Japan Buyers Sour on Hollande’s Record-Low French Yields

Japan’s biggest investors are turning sour on French government bonds after their purchases helped push yields to all-time lows.

Fukoku Mutual Life Insurance Co. and three other investors managing a combined $316 billion say their enthusiasm is waning amid a rally that saw France’s 10-year yields set a record-low close yesterday of 1.542 percent. Spanish and Italian bonds, and even U.S. Treasuries, offer yields that are about 1 percentage point higher.

Demand is ebbing after Japanese purchases of almost 2 trillion yen ($19.7 billion) of French debt in May, the most in data going back to 2005 based on the latest figures from Japan’s finance ministry and central bank. That’s a blow to President Francois Hollande, who needs the low yields to help drive growth in the world’s fifth-biggest economy. Gross domestic product will expand less than the government’s 1 percent target this year and unemployment will climb as consumer spending and exports fail to accelerate, according to the statistics office.

“I’m not interested” in French bonds, said Yoshiyuki Suzuki, head of fixed income in Tokyo at Fukoku Mutual, which has the equivalent of $59.2 billion in assets. “The yield shrank too much. We’re holding but not buying.”

Suzuki is focusing his purchases on the U.S. and the U.K., he said in a telephone interview on July 17.

Spanish Alternative

Hideo Shimomura, Mitsubishi UFJ Asset Management Co.’s chief fund investor in Tokyo, said he’s looking at Spanish bonds, where 10-year yields of 2.57 percent were 139 basis points more than benchmark German bunds as of 2:54 p.m. in London. The premium was 156 basis points for Italian securities.

French 10-year bonds yielded 39 basis points more than their German counterparts today. The spread contracted to 32 basis points in June, the narrowest in three years. France’s 10-year bonds fell, pushing the yield four basis points higher to 1.58 percent today.

“We like Spain and Italy more than France,” Shimomura said in a telephone interview on July 17. “Spain and Italy offer higher spreads.”

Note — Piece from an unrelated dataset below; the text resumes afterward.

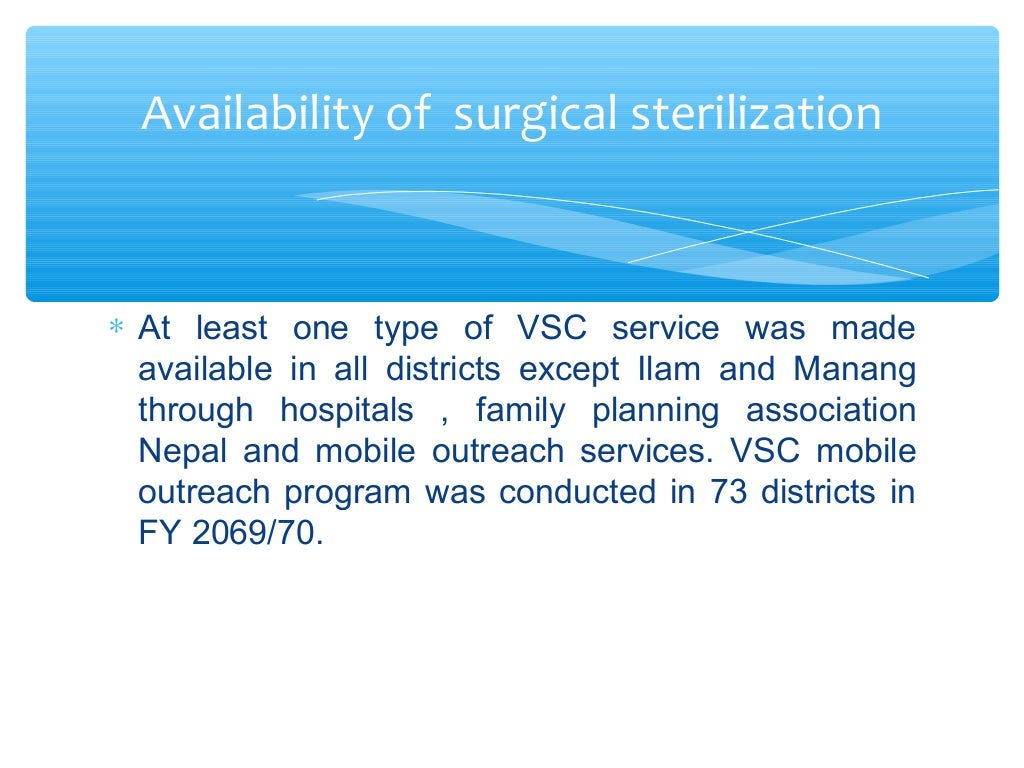 Availability of surgical sterilization

* At least one type of VSC service was made available in all districts except Ilam and Manang through hospitals , family planning association Nepal and mobile outreach services. VSC mobile outreach program was conducted in 73 districts in FY 2069/70.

Mitsubishi UFJ has owned Spanish and Italian securities since European Central Bank President Mario Draghi pledged almost two years ago to do “whatever it takes” to preserve the euro as the currency union threatened to splinter, according to Shimomura. The company manages the equivalent of $78.9 billion in assets.

Better Returns

Spanish bonds returned 37 percent from the end of July 2012 through yesterday, and Italian securities gained 33 percent, based on Bloomberg World Bond Indexes.

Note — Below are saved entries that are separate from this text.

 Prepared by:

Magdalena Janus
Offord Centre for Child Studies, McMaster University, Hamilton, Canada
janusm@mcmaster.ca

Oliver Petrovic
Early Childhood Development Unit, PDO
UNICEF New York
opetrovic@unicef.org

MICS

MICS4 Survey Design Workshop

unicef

French debt advanced 8.6 percent and Treasuries fell 0.7 percent, the figures show. The U.S. 10-year yield was at 2.52 percent today.

Hollande is seeking to revive Europe’s second-largest economy after two years in office. France’s GDP is set to expand 0.7 percent in 2014, the statistics office said last month, less than the 1 percent Hollande is counting on to create jobs and cut the budget deficit.

Draghi in June unveiled an unprecedented round of measures to push down borrowing costs and maintain growth in the 18-nation euro region, with the ECB becoming the first major central bank to take one of its main rates negative.

Kei Katayama, who manages foreign bonds as part of the $48.3 billion in assets at Daiwa SB Investments Ltd. in Tokyo, said he’s not ready to part with his holdings of French and other European bonds.

Draghi will have to do more to keep borrowing costs down and may resort to buying government debt, Katayama said.

‘Additional Easing’

“There’s a clear policy difference of the ECB against the Federal Reserve,” he said in a telephone interview on July 22. “The ECB may be forced to do additional easing.” In the U.S., “next year they should start tightening,” he said.

Mizuho Asset Management Co., which has the equivalent of $39.4 billion in assets, is neutral on French bonds. The company prefers Italy and Spain, Yusuke Ito, a portfolio manager at the company in Tokyo, said by telephone on July 22.

Diam Co. is also neutral on France, said Hajime Nagata, an investor for the Tokyo’s company’s $138.5 billion in assets. He trimmed holdings in May and prefers the debt of Ireland, Italy and Spain, he said in a telephone interview yesterday.

“I sold some French bonds,” Nagata said.